The Purposes of Hypotheticals
Why do law professors use hypotheticals?
- As a tool for the explication of legal doctrine.
- As a tool for exploring the moral underpinnings of legal rules
- As a tool for exploring the consequences of legal rules.
Law students quickly become familiar with the first of the three
kinds of hypotheticals. They read a case and learn a rule. The
professor then poses hypothetical variations on the case to test the
student's knowledge of the rule. Typically, the hypo is followed with a
question like, "What result?" But legal education is also about the
normative analysis of legal doctrine, and hypotheticals can also be
used to explore our intuitions about the morality of the law. Such
hypos are frequently end with, "What should the result be?" And the
follow-up question, "That's the rule, but do you think that is the right
result?" Finally, contemporary legal education incorporates a healthy
dose of economic analysis. So, we can add information about prices to
hypos and then ask what consequences a rule will produce if the various
actors are "rational" in the economic sense.
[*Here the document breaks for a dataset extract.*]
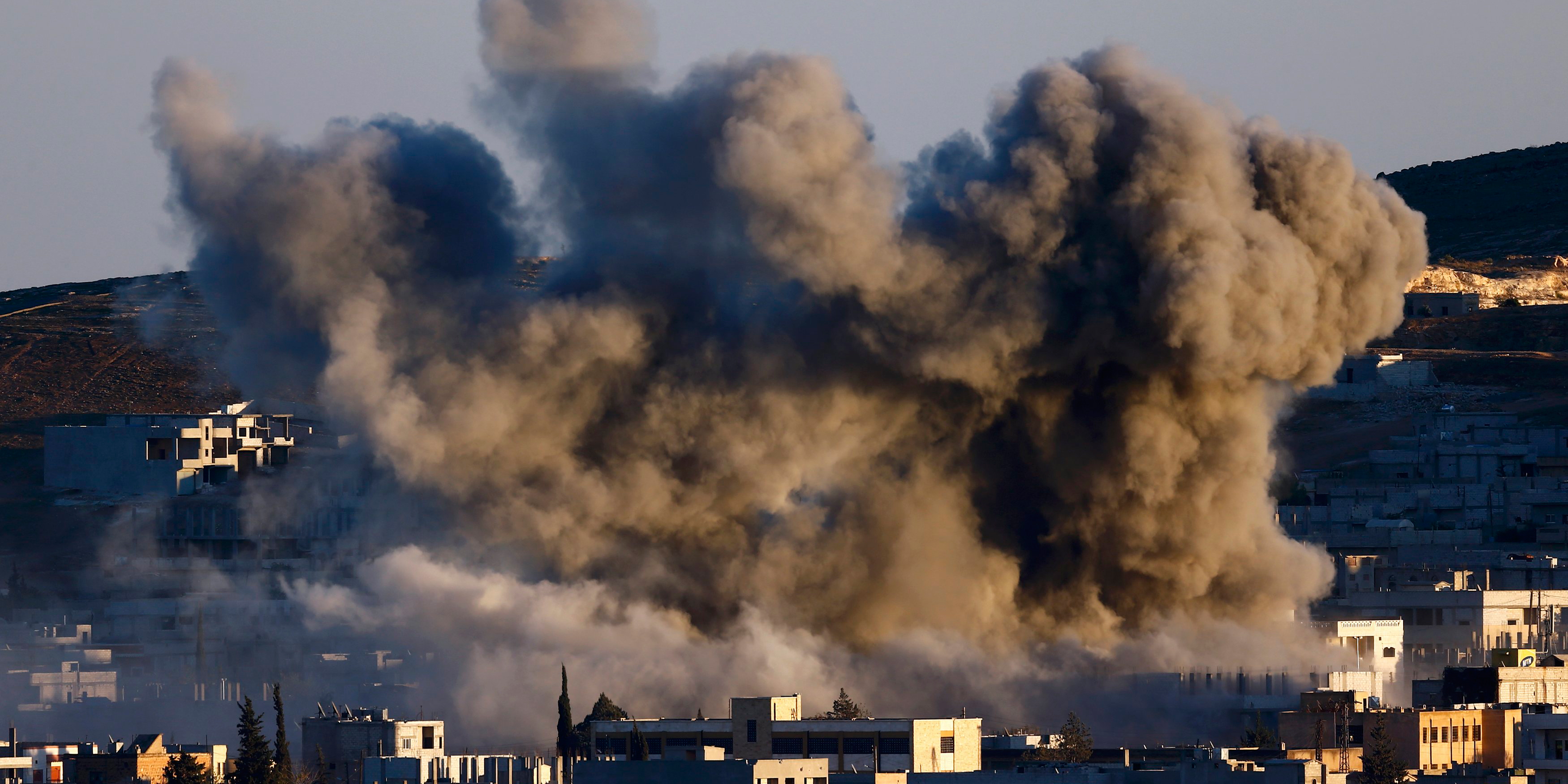 US probes 'stray Syria air drop' in IS video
"Beware the hypothetical, my son. The laws that catch, the facts that bite."
Hypos
can be fun, but many law students don't have a good time, when they are
led to contradict themselves by a series of hypos. Having learned not
to contradict yourself, you may then find that by remaining consistent,
you can be led, step by step, to an answer that is consistent but
absurd. If you can adopt a Zen-like attitude to this process, there is nothing wrong with going along for the ride.
Socratic dialog is not a game, and law professors actually need
students to make certain common mistakes in order to get certain points
across. However, there are a number of techniques that law students can learn to become more effective at the hypothetical game.
Lesson Number One: Fight the hypothetical, lose the war!
The
first and most important lesson to learn about hypotheticals is that
you can't get anywhere by fighting the set up. (I will modify this rule
of thumb later on.) One of the first ways that law students begin to
fight back against hypotheticals to resist the "hypothesis." One way to
do this is to fight the facts. "That wouldn't happen." Or "In the real
world, it would happen differently." Fighting the facts only delays the
inevitable. At the worst, you simply get asked the same question again,
"O.K., but for the sake of argument, assume these facts." At the best,
you get another version of the same hypo that works around your factual
objection." As a general rule, don't fight the facts.
Lesson Number Two: Watch for Slippery Slopes
Every
law student learns to recognize the following pattern: the Professor
starts with a fact pattern, where the conclusion is obvious. Then one
fact is varied by degrees. There doesn't seem to be an logical stopping
point, so if the student wants to be consistent, they are lead to an
absurd conclusion. We have a contract between Alice and Ben. Is $100
valid consideration? $10? $1. 1 cent? A peppercorn? Half a peppercorn?
1/100th of a peppercorn? A speck of dust. The atoms that are expelled
when Ben says, I agree? You are on a slippery slope, and you
desperately want to get off! Usually, you will realize that you are on
the slippery slope early on in the sequence of questions. Here are some
ways to get off: (1) Say, "I see were are on a slippery slope here."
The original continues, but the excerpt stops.